» Work instructions
1. Using the passage on the Minnesota Legal Marijuana Now! Party's chairs, explain in one to three sentences why Tim Davis's time as chair ended in 2023.
2. Name every person the passage on the Minnesota Legal Marijuana Now! Party's chairs says led the party.
3. For each statement, answer yes or no according to the passage on the Minnesota Legal Marijuana Now! Party's chairs, and quote the words that decide it.
(a) Marty Super was chairperson from 2018 through 2019.
(b) Michael Ford was elected chair in 2018.
(c) Tim Davis's time as chair ended in 2020.

» Source passage
"""

In 2016, Michael Ford was elected chair of Minnesota Legal Marijuana Now! Party. From 2018 through 2019, Marty Super served as chairperson. Tim Davis was chair of Minnesota Legal Marijuana Now! from 2020 until 2023, when Dennis Schuller became state party chair.

"""

» Data under study

"""

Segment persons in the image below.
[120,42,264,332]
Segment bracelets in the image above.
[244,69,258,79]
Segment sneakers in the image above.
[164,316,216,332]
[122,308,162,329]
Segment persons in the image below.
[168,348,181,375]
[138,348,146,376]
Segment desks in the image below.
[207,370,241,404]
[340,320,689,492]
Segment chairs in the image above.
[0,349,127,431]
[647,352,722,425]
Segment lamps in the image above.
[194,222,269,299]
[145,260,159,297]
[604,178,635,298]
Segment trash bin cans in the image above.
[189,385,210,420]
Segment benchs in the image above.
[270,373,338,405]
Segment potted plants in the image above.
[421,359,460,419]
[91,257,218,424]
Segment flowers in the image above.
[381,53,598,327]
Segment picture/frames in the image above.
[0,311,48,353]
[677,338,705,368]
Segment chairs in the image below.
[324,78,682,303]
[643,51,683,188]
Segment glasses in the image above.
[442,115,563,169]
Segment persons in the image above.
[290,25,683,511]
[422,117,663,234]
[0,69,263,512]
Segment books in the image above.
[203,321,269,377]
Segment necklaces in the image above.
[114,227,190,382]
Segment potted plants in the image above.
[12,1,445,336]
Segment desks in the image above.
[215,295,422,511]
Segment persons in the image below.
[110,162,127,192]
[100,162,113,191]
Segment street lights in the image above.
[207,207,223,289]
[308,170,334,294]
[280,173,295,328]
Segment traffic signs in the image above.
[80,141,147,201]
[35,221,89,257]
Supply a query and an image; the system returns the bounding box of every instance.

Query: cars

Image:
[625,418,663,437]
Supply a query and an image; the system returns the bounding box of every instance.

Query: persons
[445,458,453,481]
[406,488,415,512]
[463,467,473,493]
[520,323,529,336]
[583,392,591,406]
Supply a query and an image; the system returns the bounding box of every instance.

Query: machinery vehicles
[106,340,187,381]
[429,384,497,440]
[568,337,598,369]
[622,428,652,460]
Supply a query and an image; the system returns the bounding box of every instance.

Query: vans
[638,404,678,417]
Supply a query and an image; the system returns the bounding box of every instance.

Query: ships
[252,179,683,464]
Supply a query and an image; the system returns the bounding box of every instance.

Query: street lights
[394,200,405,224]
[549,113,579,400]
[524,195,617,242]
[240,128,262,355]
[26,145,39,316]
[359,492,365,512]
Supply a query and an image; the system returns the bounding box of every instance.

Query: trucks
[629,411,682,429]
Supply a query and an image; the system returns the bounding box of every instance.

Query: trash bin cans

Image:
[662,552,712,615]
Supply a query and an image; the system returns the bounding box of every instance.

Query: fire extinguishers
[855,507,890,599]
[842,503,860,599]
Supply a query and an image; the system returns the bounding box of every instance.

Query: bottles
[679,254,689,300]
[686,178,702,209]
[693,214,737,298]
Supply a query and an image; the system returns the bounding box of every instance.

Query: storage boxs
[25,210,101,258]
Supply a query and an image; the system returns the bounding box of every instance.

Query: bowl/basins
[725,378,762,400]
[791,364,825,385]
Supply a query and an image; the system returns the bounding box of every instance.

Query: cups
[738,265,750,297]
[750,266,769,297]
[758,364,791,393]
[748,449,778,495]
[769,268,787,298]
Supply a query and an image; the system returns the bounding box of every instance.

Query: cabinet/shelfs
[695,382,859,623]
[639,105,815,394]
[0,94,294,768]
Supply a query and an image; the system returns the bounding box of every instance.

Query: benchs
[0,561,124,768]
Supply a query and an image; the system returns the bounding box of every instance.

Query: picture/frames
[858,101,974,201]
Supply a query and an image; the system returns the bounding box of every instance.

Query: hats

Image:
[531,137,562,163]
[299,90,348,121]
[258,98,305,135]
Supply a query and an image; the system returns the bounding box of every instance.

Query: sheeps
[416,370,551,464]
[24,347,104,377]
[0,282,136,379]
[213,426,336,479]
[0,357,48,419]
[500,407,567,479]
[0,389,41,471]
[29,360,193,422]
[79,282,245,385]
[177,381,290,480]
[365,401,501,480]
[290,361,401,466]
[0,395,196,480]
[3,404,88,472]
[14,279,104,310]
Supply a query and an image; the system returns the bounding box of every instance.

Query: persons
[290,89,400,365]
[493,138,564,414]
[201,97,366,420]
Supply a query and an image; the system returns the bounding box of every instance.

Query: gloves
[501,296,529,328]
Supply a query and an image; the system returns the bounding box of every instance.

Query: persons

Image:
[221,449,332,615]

"""

» Task answers
1. His term, which began in 2020, ended in 2023 because Dennis Schuller became state party chair that year.

2. Michael Ford, Marty Super, Tim Davis, Dennis Schuller

3.
(a) Yes: "From 2018 through 2019, Marty Super served as chairperson."
(b) No: "In 2016, Michael Ford was elected chair"
(c) No: "from 2020 until 2023"